For more than 15 years the Center for Information Service and High Performance Computing at Technische Universität Dresden has had an active collaboration with the Research Technologies division of Indiana University, USA. For the past 10 years, this collaboration has been formalized in a memorandum of understanding, covering topics that both institutions work on as well as establishing a framework for exchanging researchers and staff. In this talk, Robert Henschel, Director of Research Software and Solutions and Kris Ying, human resources specialist within the IT human resources department, will present a broad overview of the collaboration. The talk will highlight examples of topics that or of interest to both institutions, mainly in the areas of high performance computing and providing computational and storage services to researchers. A major component of the collaboration is the yearly exchange of staff and researchers between the two organizations and we will present the logistical details of such exchanges and highlight future opportunities for research visits.
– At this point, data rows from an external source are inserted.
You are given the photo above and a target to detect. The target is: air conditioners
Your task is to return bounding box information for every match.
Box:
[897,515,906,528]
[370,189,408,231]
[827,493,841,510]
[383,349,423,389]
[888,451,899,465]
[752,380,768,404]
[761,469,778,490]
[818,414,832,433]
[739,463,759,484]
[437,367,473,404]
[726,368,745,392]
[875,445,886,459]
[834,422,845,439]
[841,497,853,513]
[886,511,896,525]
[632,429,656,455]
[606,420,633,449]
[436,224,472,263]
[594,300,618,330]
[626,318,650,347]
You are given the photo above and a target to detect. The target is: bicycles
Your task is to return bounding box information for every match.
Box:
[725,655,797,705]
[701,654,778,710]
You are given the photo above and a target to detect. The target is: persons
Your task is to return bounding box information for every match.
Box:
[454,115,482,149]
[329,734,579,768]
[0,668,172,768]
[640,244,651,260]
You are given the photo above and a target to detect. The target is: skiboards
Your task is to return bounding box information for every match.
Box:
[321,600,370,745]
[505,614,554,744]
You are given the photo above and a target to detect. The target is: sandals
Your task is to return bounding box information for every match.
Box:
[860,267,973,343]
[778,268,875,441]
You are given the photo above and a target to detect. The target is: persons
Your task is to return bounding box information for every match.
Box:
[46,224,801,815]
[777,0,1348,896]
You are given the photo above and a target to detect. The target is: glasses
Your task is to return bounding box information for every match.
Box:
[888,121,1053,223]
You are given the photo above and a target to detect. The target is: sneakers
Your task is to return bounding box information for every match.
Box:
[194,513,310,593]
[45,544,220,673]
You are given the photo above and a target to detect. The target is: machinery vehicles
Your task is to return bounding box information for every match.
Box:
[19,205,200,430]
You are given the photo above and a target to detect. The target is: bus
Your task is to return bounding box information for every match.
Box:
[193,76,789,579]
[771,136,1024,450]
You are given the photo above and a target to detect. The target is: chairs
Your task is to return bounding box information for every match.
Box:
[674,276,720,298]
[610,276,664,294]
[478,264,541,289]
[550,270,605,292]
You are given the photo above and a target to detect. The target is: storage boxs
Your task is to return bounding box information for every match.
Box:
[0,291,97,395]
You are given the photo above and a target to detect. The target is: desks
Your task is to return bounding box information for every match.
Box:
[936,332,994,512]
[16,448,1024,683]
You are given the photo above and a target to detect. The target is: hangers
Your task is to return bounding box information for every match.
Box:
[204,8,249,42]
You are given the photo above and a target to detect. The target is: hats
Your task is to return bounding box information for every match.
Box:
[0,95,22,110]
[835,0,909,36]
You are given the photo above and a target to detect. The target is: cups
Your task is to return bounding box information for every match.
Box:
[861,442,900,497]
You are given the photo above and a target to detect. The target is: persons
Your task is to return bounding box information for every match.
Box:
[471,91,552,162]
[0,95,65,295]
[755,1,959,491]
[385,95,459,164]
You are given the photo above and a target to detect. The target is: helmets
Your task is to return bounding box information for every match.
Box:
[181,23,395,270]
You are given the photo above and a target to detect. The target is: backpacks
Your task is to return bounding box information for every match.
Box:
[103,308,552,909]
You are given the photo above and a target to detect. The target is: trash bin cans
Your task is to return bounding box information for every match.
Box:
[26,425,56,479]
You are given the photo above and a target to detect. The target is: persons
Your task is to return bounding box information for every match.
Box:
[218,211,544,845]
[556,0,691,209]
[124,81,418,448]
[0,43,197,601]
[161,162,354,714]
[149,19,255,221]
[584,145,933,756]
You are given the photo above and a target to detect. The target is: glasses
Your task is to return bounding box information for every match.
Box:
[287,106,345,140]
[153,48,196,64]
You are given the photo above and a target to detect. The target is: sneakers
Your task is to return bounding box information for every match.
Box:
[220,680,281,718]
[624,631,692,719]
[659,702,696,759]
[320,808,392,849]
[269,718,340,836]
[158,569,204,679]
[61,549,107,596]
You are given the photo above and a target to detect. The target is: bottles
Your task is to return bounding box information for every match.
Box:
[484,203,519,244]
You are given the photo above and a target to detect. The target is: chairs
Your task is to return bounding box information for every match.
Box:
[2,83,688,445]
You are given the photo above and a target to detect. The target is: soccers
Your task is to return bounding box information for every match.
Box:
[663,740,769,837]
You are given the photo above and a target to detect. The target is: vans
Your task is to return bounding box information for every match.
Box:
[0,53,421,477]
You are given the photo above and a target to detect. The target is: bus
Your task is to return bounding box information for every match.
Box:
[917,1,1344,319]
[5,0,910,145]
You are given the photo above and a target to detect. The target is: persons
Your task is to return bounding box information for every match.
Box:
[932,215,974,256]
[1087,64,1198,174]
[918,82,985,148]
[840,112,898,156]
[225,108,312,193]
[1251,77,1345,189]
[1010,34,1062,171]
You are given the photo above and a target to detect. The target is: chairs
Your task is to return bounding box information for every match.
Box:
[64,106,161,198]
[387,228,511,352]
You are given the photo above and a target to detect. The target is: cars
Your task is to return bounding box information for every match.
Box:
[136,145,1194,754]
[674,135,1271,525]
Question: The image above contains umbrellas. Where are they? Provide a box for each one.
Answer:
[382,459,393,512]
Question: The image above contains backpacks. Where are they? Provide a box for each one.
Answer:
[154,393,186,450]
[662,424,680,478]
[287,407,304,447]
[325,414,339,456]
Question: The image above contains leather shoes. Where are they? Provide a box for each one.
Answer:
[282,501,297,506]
23. May 2019: Jochen Kursawe (University of Manchester)
“Quantitative approaches to multi-scale modelling of epithelial morphogenesis”
Recent years have seen a rise in quantitative data for many biological applications. These new data can lead to challenges at each stage of the scientific method. We need to design quantitative hypotheses through mathematical models, make quantitative experimental predictions, devise methods for quantitative data analysis, and design methods for quantitative inference using models and data. Here, I will talk about how Chaste, an open-source software library for multi-scale modelling in biology and physiology, can facilitate this quantitative transition for the integrative analysis of morphogenesis in epithelia, one of the major tissue types in animals. At the example of tissue size control in the Drosophila embryonic epidermis I show how quantitative multi-scale models can be designed to make experimentally testable predictions. I further present a novel algorithm for robust cell tracking in live-imaging microscopy videos of epithelial tissues that illustrates how graph theoretic concepts may be used to overcome challenges in quantitative data analysis. Finally, I discuss a Bayesian method for estimating mechanical parameters of cell-based models from imaging
data that allows quantification of parameter uncertainty.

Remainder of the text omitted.